I think that he’s talking about what’s her name, that crack addict. Again, no names are given and he keeps it vague but he’s talked about this difficult person on the set before and I always assumed it was the crack addict.
I found it. Madilynn Paige.
https://allmylinks.com/madilynnminx
Her TikTok is gone.
Instagram is restricted.
https://www.modelmayhem.com/MandiMinx
She was last on her Model Mayhem page on 29 March.
She was definitely on Twitter but I can’t find her page now. But in this article, Newt removed a video with this woman.
Oh, I found it.
https://twitter.com/Madilynn_Paige_/
Tweets are protected.
So I’m saying it was Madilynn Paige, this woman who Newt constantly paraded around as a substitute for Horseface for a while. She killed herself shortly after shooting this reprehensible “tits and gore” movie with Newt. And then Newt doesn’t give the slightest of fucks about it and says, “Hey, it’s not my fault. I was nice to that whore.”
Where’s that article where she was with her friend in front of a Chinese restaurant?
That blonde woman was also in this pool toy movie, I believe. Her name is Kaity Navi McAllister. She’s on TikTok and hasn’t posted since October of last year.
So maybe it was her who died. I don’t know. Newt intentionally leaves all of this shit vague and then gets upset when people speculate. What are we supposed to think, Ideas Man? You tell us that somebody you recently “worked” with died, you seem to give zero shits about it, and you don’t bother to say who it is. People are going to wonder. Not many people, because who the fuck is watching your shitty videos, but I’m watching and I’m wondering. And I think it’s completely deplorable how you treated this Madilynn woman, who clearly had addiction issues and was a prostitute, you paraded her around as your new “muse” to try to get back at Horseface, and then when she kills herself all you can say is, “Oopsies. Well, she probably had other problems too.”
Fuck you, you complete fucking piece of shit.

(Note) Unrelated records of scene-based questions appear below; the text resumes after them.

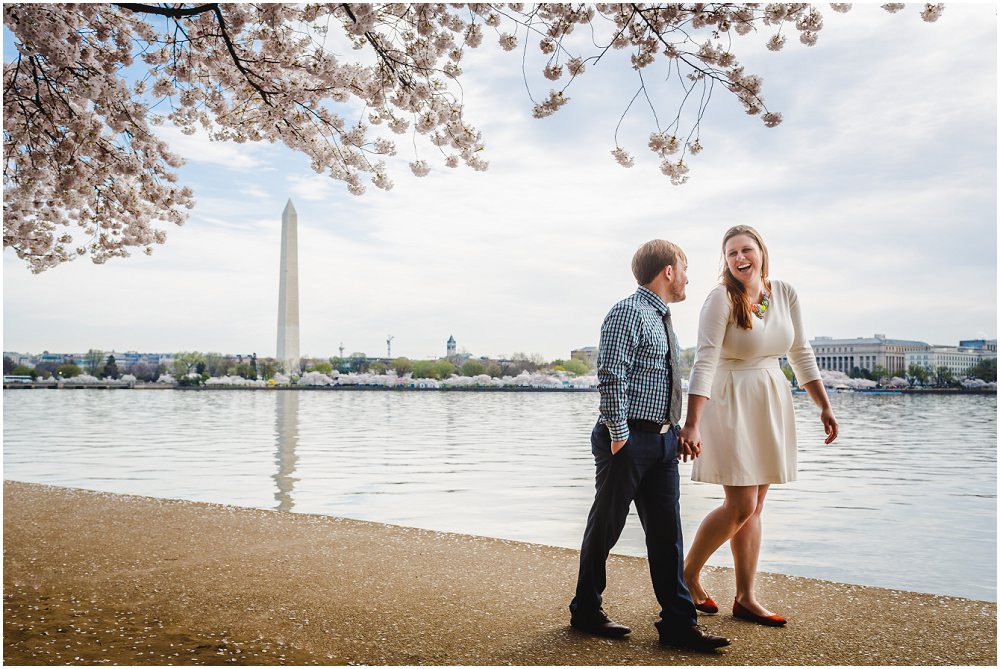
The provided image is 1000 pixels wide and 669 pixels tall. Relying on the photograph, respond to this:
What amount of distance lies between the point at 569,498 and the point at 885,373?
99.3 m

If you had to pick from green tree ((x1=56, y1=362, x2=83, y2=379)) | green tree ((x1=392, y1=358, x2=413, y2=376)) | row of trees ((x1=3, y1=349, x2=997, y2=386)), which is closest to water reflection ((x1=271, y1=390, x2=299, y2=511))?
row of trees ((x1=3, y1=349, x2=997, y2=386))

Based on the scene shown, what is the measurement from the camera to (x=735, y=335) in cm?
364

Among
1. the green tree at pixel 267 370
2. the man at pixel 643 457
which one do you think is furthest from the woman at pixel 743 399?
the green tree at pixel 267 370

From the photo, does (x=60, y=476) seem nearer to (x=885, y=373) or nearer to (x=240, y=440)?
(x=240, y=440)

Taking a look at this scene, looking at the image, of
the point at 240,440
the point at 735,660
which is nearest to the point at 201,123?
the point at 735,660

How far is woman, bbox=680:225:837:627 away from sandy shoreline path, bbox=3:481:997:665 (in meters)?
0.47

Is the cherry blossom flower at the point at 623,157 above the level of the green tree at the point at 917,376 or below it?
above

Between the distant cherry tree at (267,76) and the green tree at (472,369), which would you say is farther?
the green tree at (472,369)

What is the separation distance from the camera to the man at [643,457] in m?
3.39

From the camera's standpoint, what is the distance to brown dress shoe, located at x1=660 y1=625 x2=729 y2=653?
337 cm

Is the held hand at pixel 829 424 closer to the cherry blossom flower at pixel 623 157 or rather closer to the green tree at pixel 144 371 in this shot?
the cherry blossom flower at pixel 623 157

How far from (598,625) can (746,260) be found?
5.53 feet

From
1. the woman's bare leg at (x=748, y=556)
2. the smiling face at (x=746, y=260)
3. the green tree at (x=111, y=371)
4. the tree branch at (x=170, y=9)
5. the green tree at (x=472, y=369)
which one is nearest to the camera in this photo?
the smiling face at (x=746, y=260)

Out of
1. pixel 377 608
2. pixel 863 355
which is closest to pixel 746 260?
pixel 377 608
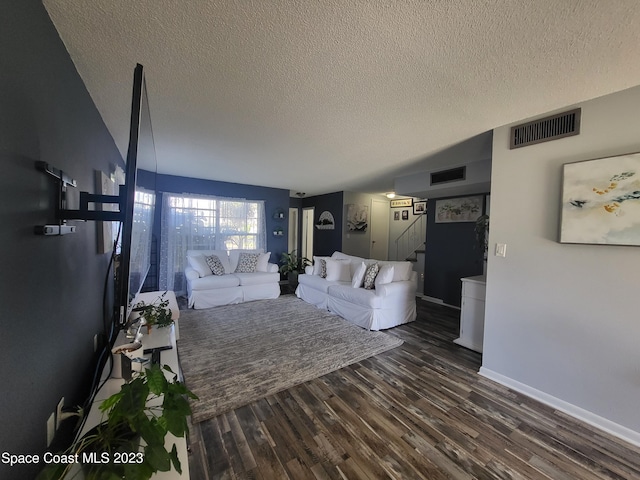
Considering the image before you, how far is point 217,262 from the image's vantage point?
4609 mm

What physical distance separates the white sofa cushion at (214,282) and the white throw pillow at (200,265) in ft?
0.45

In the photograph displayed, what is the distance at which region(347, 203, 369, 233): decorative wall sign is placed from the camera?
20.5ft

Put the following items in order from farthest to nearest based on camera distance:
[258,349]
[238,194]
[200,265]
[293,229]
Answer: [293,229], [238,194], [200,265], [258,349]

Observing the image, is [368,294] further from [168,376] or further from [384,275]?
[168,376]

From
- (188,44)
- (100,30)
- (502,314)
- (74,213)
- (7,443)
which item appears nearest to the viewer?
(7,443)

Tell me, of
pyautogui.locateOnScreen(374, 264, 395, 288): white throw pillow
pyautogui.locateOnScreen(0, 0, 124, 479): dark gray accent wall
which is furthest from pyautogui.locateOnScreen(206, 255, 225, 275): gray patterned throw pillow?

He didn’t even bother to re-tweet anything about her death.
Then he just immediately starts talking about the next “tits and gore” film that he’s planning on shooting. It’s completely deplorable. Whether it’s Madilynn Paige or not, SOMEBODY died recently from this shitty pool toy “movie”, presumably by suicide, and he doesn’t give the slightest of fucks. It’s unbelievable. He’s the worst human being in the world. He has to be.
38:00 – After PVC Bondage Guy jokes about appearing on Hack the Movies, she says that she’s been calling off of work and wrestling a lot recently just…because she’s moving. You can do that? I’ve moved 50 times. Never missed a day of work because of it.
39:00 – Shoutout to me calling Newt’s “friends” “prostitutes”.
47:30 – Newt talks about going to a funeral again. Maybe he’s talking about Madilynn Paige’s funeral.
So that’s the video. Since these videos seem to be mostly for my benefit these days, I look forward to the passive-aggressive follow up video, based on this article, where he actually says who died. Can I suggest that you fake a little attrition as well, Ideas Man?
I’d also like to hear what attracted PVC Bondage Guy to Rammstein. I get it from an ideological perspective. I knew some skinheads in high school who liked Rammstein. But I’m 20 years older than PVC Bondage Guy. Aren’t there any more contemporary German bands that she can enjoy?